PLEASED TO SEE YOU: Maidenhair Spleenwort is a common sight around Barnard Castle
PLEASED TO SEE YOU: Maidenhair Spleenwort is a common sight around Barnard Castle

Maidenhair Spleenwort Asplenium trichomanes
YOU should be pleased whenever you see this delicate little fern since, along with certain mosses, it heralds relatively unpolluted air, and it grows right inside the town of Barnard Castle in some profusion.
Maidenhair spleenwort (not to be confused with the more delicate and much rarer Maidenhair fern) likes cracks and crevices in limestone walls and other basic rocks, and can be found looking green and healthy even during the hardest winters, often in association with another small fern: wall rue.
It is common throughout the United Kingdom up to 2,850ft, but is absent in Orkney. It is also commonly found in Russia’s Volga region, Norway and the Faroe Islands.
In Britain, historically, such ferns were limited in their habitats to dark, humid places, and, as Max Walters, former director of Cambridge Botanic Gardens, discovered some years ago, they probably enjoyed a surge in distribution with the expanding railways, which had provided new suitable growing places under platforms and in shunting yards, etc.
Having noted the occurrence of these ferns both on church walls and around railways, Walters called the habitats “ecclesiastic” and “ferroviatic”.

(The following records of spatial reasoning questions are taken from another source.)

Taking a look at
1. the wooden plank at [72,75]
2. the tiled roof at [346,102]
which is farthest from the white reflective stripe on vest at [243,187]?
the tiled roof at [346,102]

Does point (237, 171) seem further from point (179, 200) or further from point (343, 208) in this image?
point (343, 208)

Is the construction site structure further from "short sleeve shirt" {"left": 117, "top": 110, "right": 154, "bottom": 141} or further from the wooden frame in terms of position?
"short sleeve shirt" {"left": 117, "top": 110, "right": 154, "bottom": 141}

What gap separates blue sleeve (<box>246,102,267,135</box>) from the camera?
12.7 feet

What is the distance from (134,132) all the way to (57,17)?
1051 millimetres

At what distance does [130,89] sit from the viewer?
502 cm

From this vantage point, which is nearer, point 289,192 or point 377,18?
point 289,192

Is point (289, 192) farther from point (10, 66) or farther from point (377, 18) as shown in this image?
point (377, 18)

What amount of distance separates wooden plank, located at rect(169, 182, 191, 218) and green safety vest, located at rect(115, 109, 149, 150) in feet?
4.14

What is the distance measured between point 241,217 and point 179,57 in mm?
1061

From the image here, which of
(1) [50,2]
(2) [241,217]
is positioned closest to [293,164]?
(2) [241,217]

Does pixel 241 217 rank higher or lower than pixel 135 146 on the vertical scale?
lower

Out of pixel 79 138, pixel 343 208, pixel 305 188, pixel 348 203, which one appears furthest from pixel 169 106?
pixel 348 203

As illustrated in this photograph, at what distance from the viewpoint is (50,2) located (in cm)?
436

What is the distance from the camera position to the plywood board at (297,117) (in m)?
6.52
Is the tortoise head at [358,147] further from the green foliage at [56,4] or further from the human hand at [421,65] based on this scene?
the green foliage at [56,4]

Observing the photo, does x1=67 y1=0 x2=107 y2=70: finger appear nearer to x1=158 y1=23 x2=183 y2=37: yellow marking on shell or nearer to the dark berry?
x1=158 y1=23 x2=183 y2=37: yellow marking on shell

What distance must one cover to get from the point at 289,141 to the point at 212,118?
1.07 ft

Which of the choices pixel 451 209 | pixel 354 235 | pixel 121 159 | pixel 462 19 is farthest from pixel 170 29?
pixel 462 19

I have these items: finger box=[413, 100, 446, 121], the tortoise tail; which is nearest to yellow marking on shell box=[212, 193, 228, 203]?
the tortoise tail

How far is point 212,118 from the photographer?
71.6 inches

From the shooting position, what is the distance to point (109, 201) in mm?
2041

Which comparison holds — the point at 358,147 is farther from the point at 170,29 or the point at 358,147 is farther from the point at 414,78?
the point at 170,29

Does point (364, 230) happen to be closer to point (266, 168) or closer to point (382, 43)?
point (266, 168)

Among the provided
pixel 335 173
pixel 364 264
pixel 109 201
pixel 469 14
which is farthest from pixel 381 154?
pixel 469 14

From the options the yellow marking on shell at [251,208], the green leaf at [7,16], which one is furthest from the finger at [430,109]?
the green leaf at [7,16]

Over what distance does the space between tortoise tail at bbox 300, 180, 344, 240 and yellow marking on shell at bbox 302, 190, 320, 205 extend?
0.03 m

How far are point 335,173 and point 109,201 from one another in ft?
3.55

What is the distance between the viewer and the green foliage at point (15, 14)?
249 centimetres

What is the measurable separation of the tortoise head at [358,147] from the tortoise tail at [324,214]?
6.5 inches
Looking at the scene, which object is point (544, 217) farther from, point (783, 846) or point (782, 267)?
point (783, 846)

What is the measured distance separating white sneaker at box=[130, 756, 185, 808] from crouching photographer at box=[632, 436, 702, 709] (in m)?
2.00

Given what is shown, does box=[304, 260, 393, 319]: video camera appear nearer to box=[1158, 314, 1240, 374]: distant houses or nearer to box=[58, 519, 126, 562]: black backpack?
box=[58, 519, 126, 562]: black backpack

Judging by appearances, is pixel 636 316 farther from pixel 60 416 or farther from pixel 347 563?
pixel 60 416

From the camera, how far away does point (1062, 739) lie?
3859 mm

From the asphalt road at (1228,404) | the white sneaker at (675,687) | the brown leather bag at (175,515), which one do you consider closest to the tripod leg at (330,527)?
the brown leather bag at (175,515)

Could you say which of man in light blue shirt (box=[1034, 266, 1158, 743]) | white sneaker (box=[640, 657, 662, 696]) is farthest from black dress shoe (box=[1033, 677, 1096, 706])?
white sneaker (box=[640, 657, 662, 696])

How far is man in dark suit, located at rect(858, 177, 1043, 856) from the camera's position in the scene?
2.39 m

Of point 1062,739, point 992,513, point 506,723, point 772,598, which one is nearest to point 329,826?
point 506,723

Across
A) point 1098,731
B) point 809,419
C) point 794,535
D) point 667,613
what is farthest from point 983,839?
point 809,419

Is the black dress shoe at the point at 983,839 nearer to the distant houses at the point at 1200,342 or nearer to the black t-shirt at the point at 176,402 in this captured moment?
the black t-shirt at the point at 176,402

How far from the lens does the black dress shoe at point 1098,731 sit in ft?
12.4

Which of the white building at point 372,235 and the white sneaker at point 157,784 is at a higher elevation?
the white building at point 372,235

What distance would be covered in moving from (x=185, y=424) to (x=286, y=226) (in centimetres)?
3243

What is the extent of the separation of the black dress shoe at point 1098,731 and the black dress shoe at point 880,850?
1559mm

The fronds bear small green leaves called pinnae and are arranged alternately on the strong black stem, and, like most ferns, maidenhair spleenwort has patterns of brown spore-producing “sori” on the reverse. The ferns we see are spore producers, and these tiny, dust-like, spores are blown about by the wind in their thousands. They seek out the dark, humid cracks and crevices in these relatively undisturbed structures where there is almost no competition, and there they germinate in the moist atmosphere.
And in these dark and secret places they have a sex life where, on a growth, or mat of green tissue the male and female parts develop, resulting after fertilisation in a tiny but perfect baby fern.
Although the site of germination must be so particular, the resulting fern flourishes easily, even on your windowsill.
Culpeper’s herbal mentions spleenwort and, understandably, its virtues are said to be mostly for infirmities of the spleen.
Also the root, boiled and made into a potion, was said to cure melancholia arising from the French disease syphilis – who wouldn’t be downcast? – and, gargled, even cure hiccups.